→ What you have to do: Using the records that appear below, write out exactly the lines from the one with "United States, site lebec_CA-43." through the one with "common name: domestic cow", keeping both end lines.

→ Supplied material:
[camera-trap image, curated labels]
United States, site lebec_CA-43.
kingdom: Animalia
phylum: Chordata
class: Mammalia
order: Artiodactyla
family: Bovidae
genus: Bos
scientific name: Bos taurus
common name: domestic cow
* * *
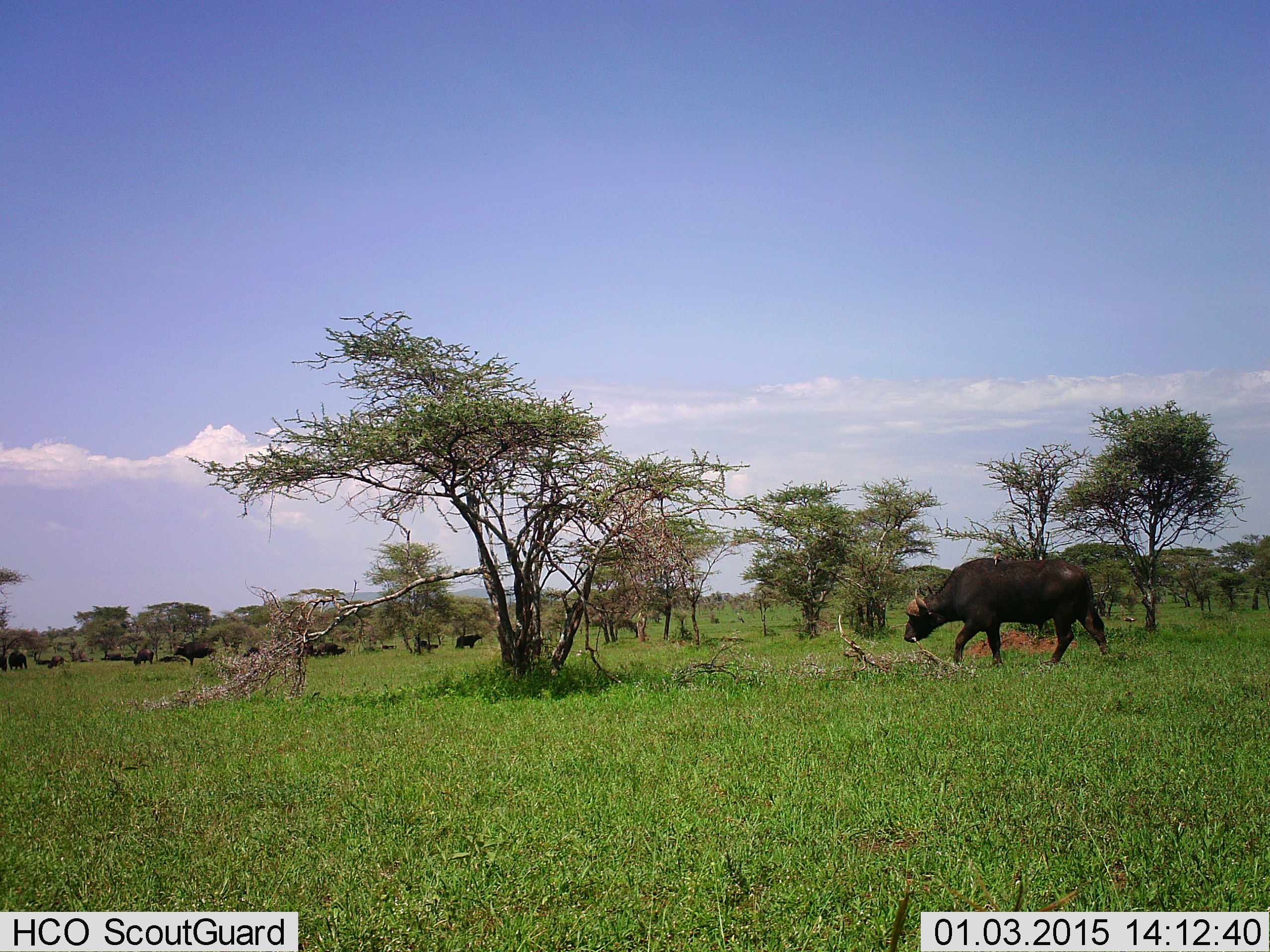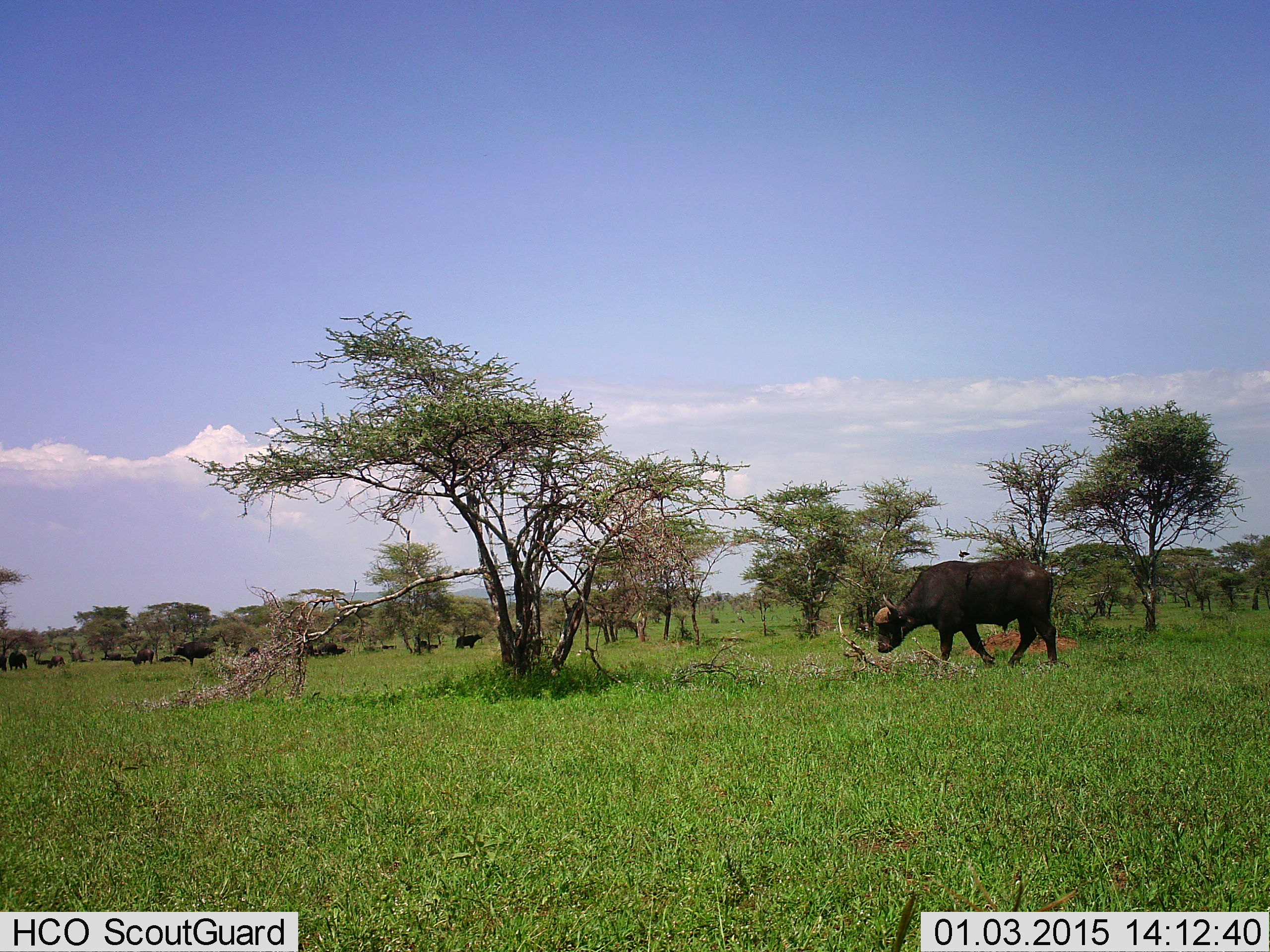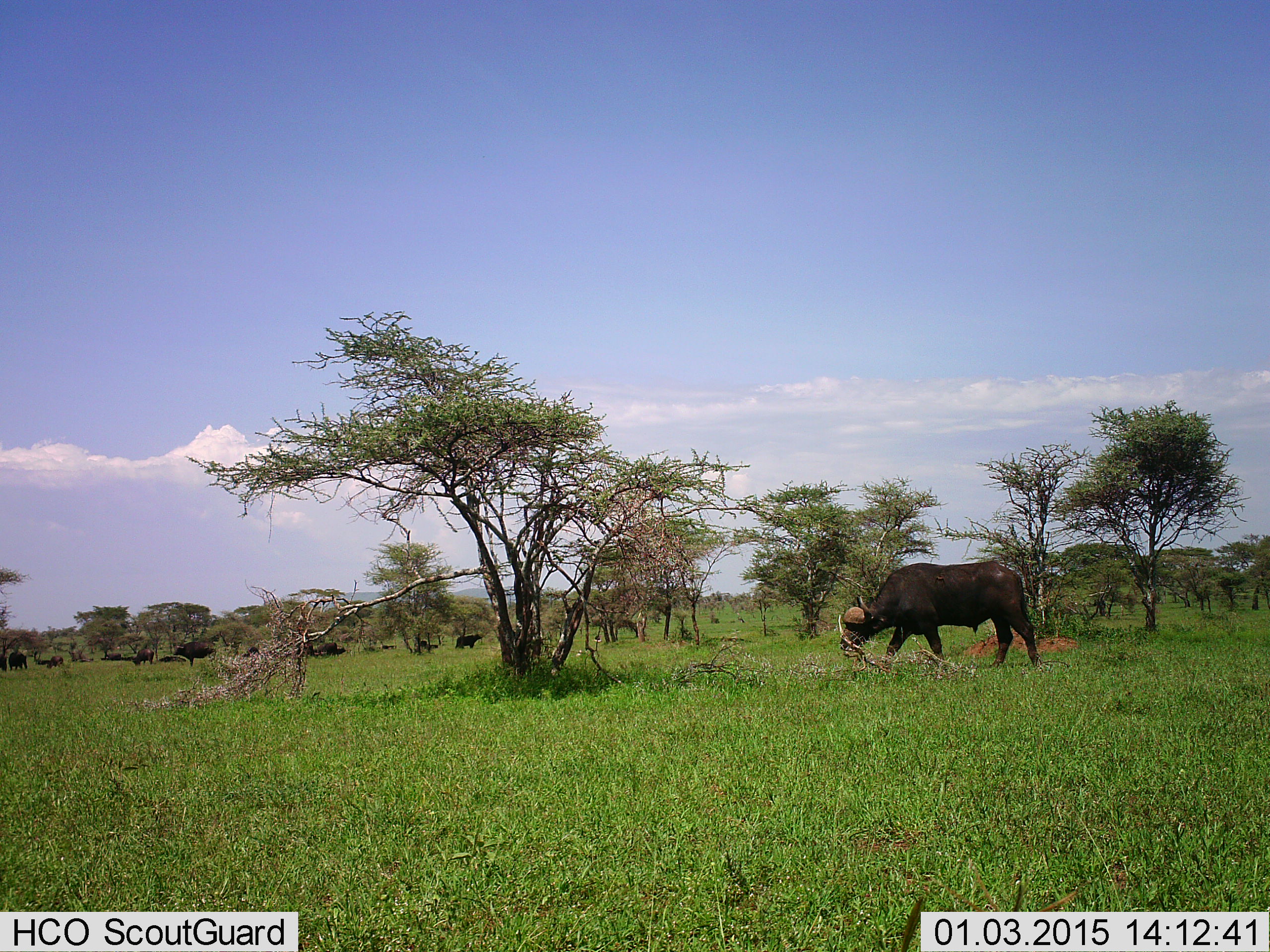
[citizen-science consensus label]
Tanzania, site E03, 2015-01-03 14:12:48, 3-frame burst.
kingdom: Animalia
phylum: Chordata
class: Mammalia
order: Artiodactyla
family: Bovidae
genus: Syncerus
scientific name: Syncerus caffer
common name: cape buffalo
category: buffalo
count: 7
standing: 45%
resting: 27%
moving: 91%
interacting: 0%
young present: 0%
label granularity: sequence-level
* * *
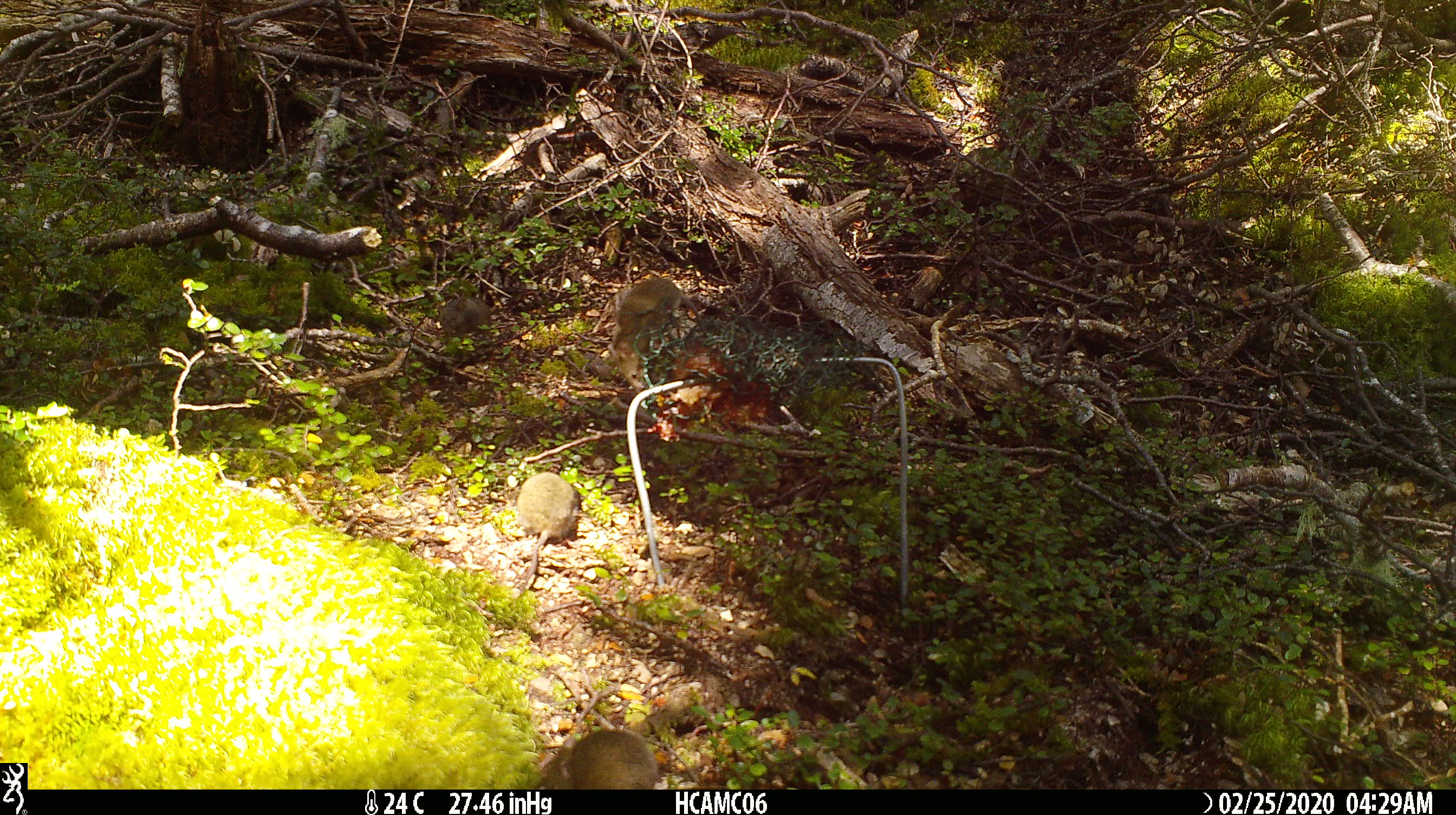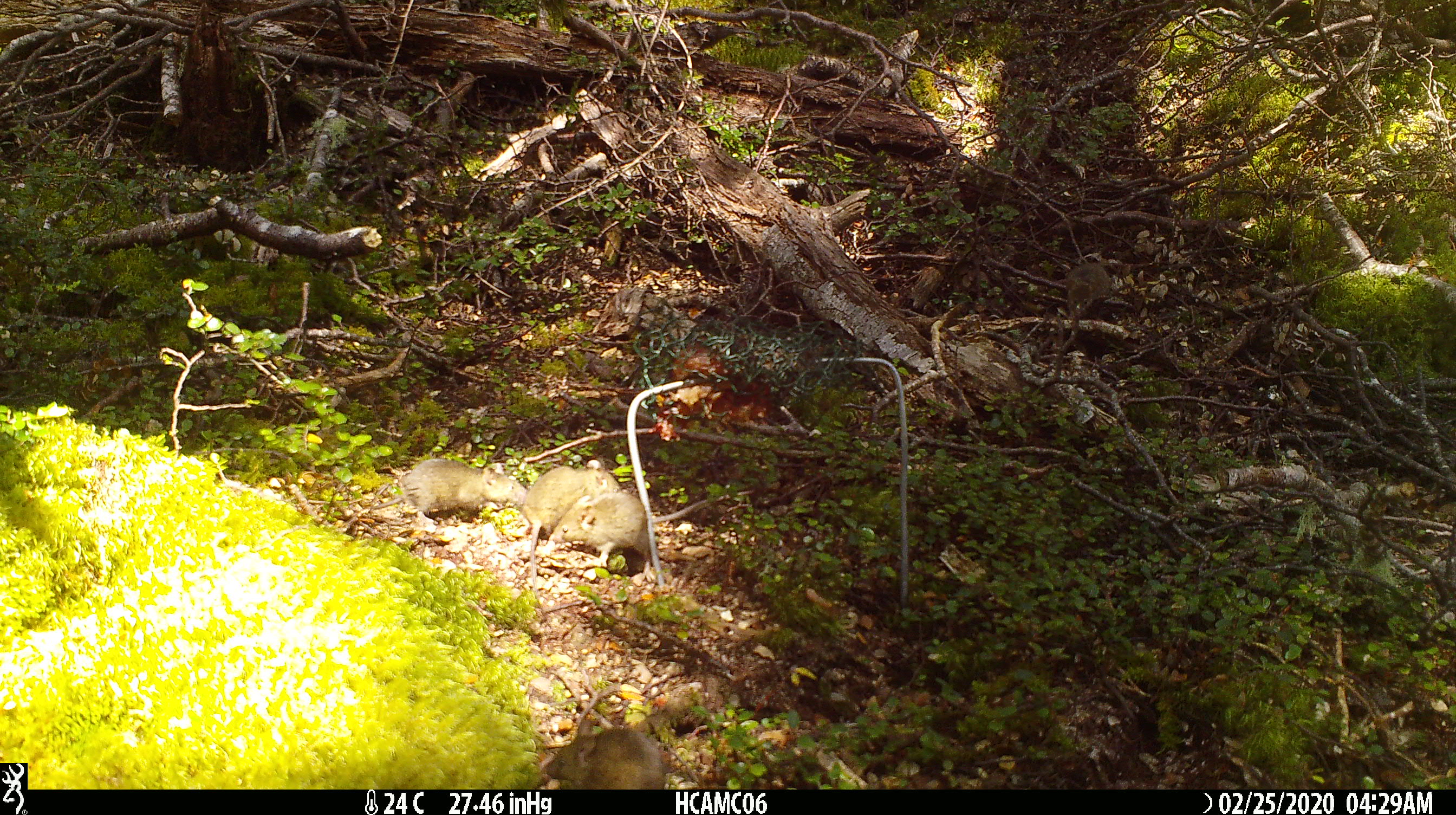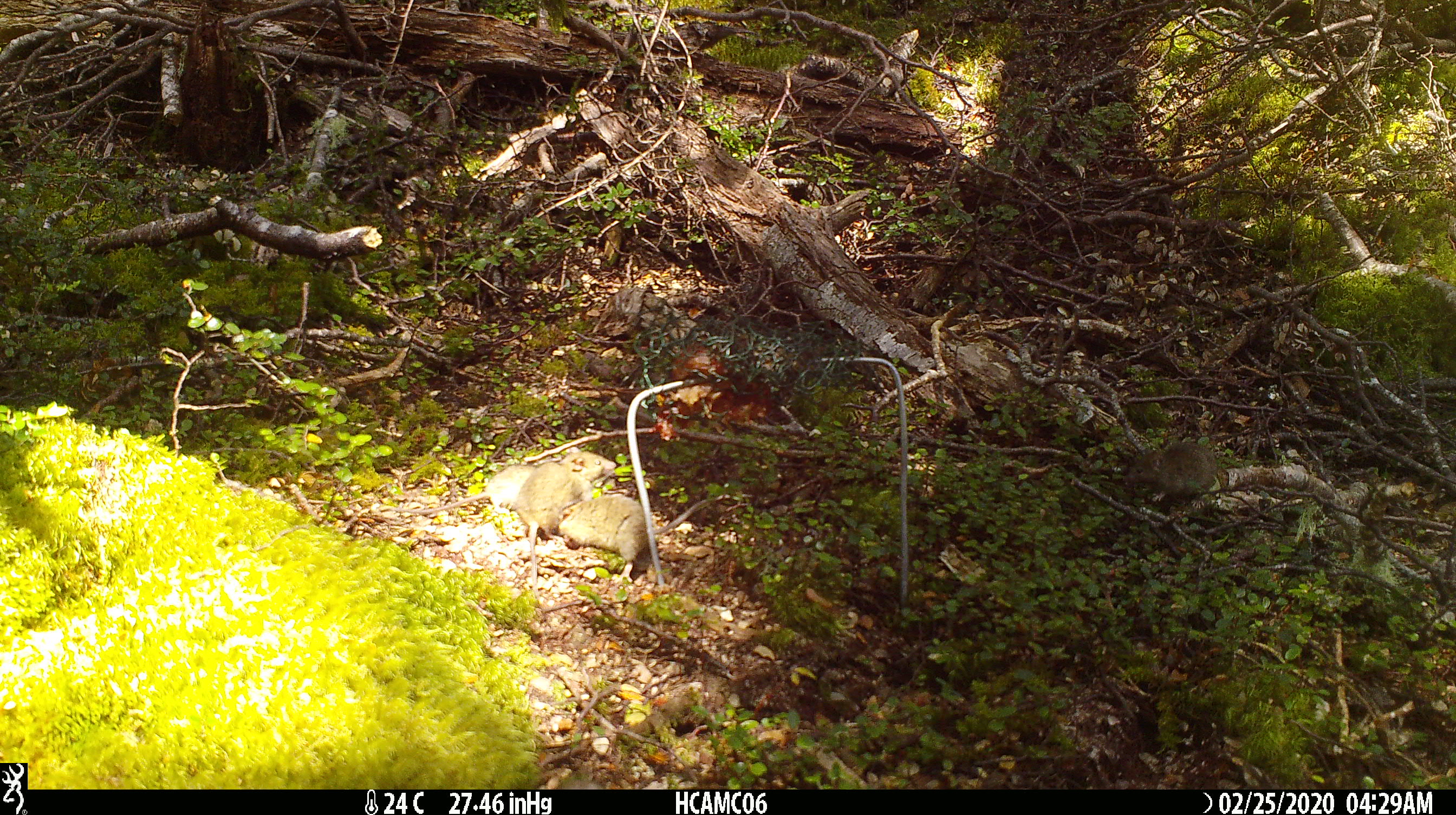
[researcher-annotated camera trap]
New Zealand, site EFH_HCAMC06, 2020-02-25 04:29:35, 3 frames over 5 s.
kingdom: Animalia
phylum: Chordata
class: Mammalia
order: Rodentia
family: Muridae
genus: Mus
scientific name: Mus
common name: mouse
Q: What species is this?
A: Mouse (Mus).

→ Exercise answer:
United States, site lebec_CA-43.
kingdom: Animalia
phylum: Chordata
class: Mammalia
order: Artiodactyla
family: Bovidae
genus: Bos
scientific name: Bos taurus
common name: domestic cow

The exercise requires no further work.